Model	Size	Why use it
`qwen2.5:3b`	1.9 GB	Fast, runs on any laptop
`qwen3-vl:8b`	6.1 GB	Higher-quality rewrites
`llama3.2:3b`	1.9 GB	Battle-tested baseline

Or any cloud provider — set LLM_API_URL to their OpenAI-compatible endpoint and vault_env to inject the API key:

env:
  LLM_API_URL: "https://api.anthropic.com/v1"
  LLM_MODEL: "claude-haiku-4-5-20251001"
vault_env:
  anthropic_api_key: LLM_API_KEY

Troubleshooting

The agent says “I don’t have access to a clarifyprompt tool.” Check the boot log — if you see (0 tools) or a connection error next to clarifyprompt, the server didn’t start. Most common causes:

node not on $PATH — install Node.js or use an absolute path
Cannot find module 'clarifyprompt-mcp' — re-run npm install -g
ECONNREFUSED 127.0.0.1:11434 — start Ollama (ollama serve)
model "qwen3-vl:8b" not found — ollama pull qwen3-vl:8b (or pick a model you already have via ollama list)
Tool count (0 tools) — server started but didn’t expose any tools. Run it standalone (clarifyprompt-mcp) to see its boot log.

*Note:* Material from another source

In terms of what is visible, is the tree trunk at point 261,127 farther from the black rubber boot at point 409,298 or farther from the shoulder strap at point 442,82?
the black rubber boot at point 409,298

optimize_prompt returns an empty result. The local LLM didn’t follow the expected output schema. Try a stronger model — clarifyprompt v1.2 is more reliable on qwen2.5:7b or larger than on tiny 3B models, especially for complex categories like code or document.

Where do traces actually live? $CLARIFYPROMPT_HOME/traces/YYYY-MM-DD.jsonl, defaulting to ~/.clarifyprompt/traces/. Each line is one optimization. Disable tracing entirely with CLARIFYPROMPT_TRACE=off in the env block.

How do I update?

npm install -g clarifyprompt-mcp@latest
# Restart AI Butler so the new tool surface is picked up

What this guide proved

You added an external MCP server. AI Butler picked up its 11 tools without a code change. You drove the Context Engine, the optimizer, and the local trace store — all from a chat panel — and the agent routed each request to the right tool by intent.

That’s the integration loop. The same five-line config block works for any MCP server in the ecosystem.